Passing the Turing test and the next generation of AI agents

icon
By Matt Poile, Content Editor

In March 2025, researchers at the University of California, San Diego, announced that artificial intelligence had passed the Turing test. So how did we reach this landmark achievement and what does it really say about the large language models used to get there?

First proposed in 1950, at the dawn of the computer age, by visionary British mathematician Alan Turing, the Turing test is an assessment of machine intelligence that tries to ascertain if a machine displays the same level of intelligence as a human being, based on whether it can convince a human in conversation that it is also a real person. Originally referred to by Turing as ‘the imitation game’, the essence of the test is not necessarily about intelligence, but more about passing an emotional threshold that’s convincing enough to pass as a real human interaction. In other words, it’s a vibe check (Voight-Kampff machines at the ready, fellow Philip K Dick fans).

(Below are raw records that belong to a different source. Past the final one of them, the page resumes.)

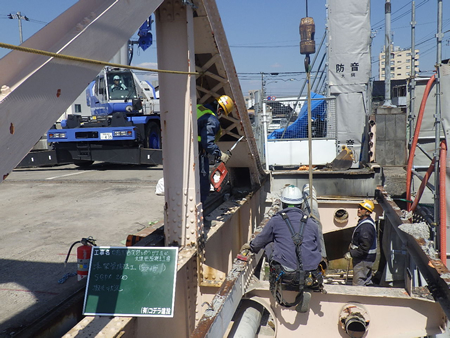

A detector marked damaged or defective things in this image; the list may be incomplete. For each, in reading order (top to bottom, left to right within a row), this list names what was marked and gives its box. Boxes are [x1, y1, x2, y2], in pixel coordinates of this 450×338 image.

rusty steel beam [374, 186, 450, 316]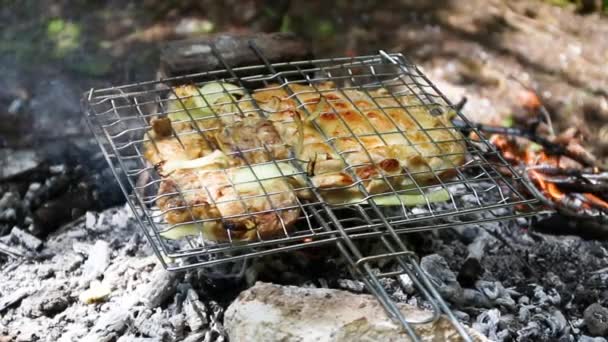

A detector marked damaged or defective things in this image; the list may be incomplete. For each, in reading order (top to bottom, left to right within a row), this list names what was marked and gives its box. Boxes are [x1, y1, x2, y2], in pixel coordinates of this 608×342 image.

burnt wood chunk [159, 32, 314, 77]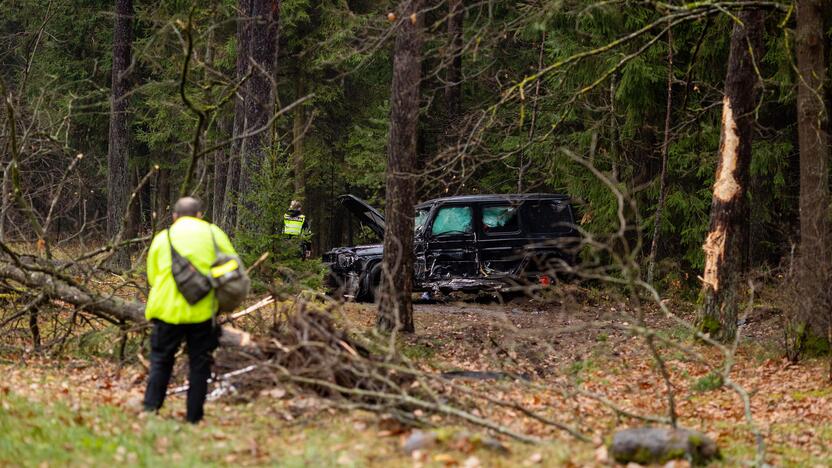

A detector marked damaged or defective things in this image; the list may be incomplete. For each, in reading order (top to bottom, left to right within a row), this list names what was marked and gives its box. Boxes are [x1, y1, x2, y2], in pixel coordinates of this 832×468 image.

damaged black suv [324, 192, 580, 302]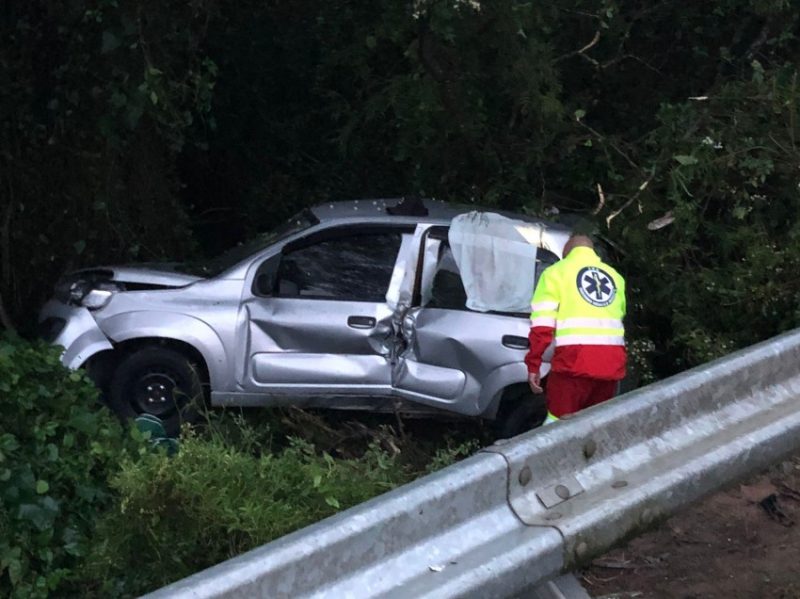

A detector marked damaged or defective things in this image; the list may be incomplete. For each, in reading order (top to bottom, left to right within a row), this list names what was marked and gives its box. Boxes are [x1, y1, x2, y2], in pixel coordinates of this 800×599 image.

dented body panel [40, 200, 572, 422]
crashed vehicle [40, 199, 572, 434]
shattered window [278, 233, 404, 302]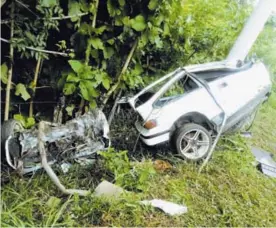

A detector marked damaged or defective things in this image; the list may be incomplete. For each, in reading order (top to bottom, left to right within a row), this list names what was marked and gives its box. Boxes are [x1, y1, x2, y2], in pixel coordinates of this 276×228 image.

In a recent study, OpenAI’s large language model GPT-4.5 was able to convince participants that they were speaking to a real person 73% of the time. Researchers at UC San Diego conducted a text-based chat experiment following the three-way format that Turing originally proposed. Participants were assigned roles as either judges or witnesses in randomised five-minute conversations, while GPT-4.5 served as the computer witness. Each human judge simultaneously engaged with both a human witness and a computer witness, and was asked to guess which one was human.

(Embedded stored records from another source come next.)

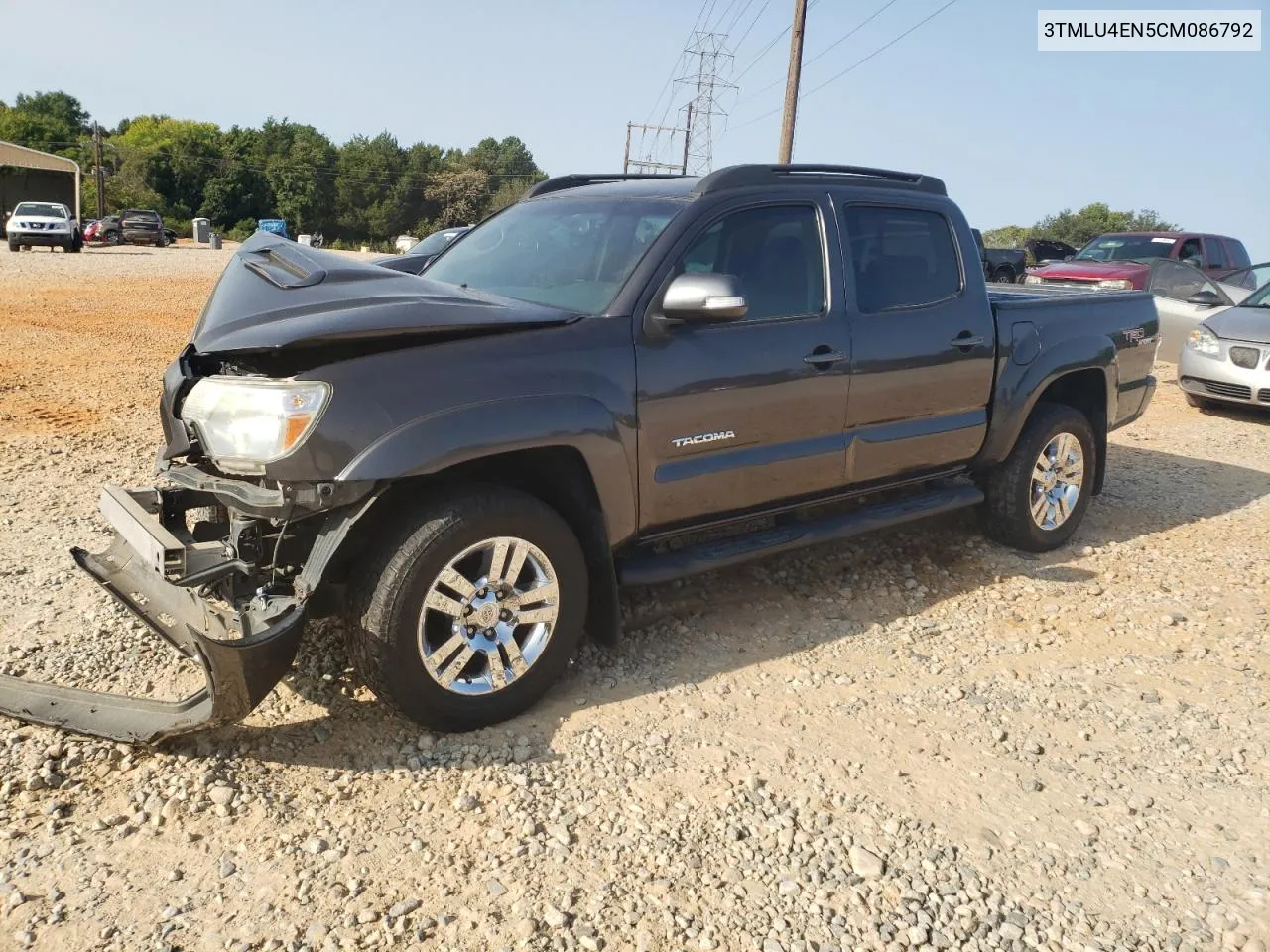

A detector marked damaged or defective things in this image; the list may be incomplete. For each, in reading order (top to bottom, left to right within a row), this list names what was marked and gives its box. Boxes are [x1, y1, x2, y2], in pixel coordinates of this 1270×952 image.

exposed headlight assembly [179, 375, 329, 474]
broken headlight [184, 375, 334, 474]
damaged gray pickup truck [0, 164, 1163, 746]
exposed headlight assembly [1183, 327, 1223, 357]
detached front bumper [0, 477, 373, 746]
damaged front end [0, 469, 375, 746]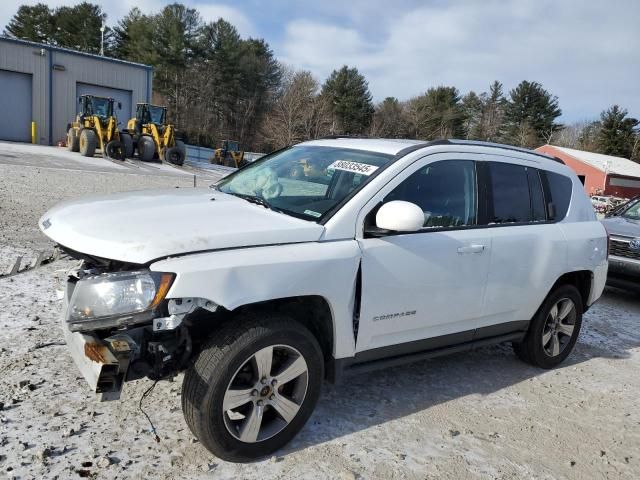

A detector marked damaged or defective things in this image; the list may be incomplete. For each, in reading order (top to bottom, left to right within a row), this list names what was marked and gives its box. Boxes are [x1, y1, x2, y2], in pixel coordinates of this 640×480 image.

For the computer witness role, researchers employed various large language models, feeding them the judges’ inquiries using different prompts. The study evaluated the GPT-4.5 model by comparing two very distinct prompt strategies. The first was given only basic information. The second, allocated the name ‘PERSONA’, was provided with extensive contextual details, instructing the AI to adopt the character of “a young, introverted individual who is well-versed in internet culture and frequently uses slang,” according to the study authors. It was this second version that passed the test with a 73% success rate. The computer witness that received only minimal instruction, didn’t score nearly as well – only fooling human judges between 21% of the time. You can try the test out for yourself here.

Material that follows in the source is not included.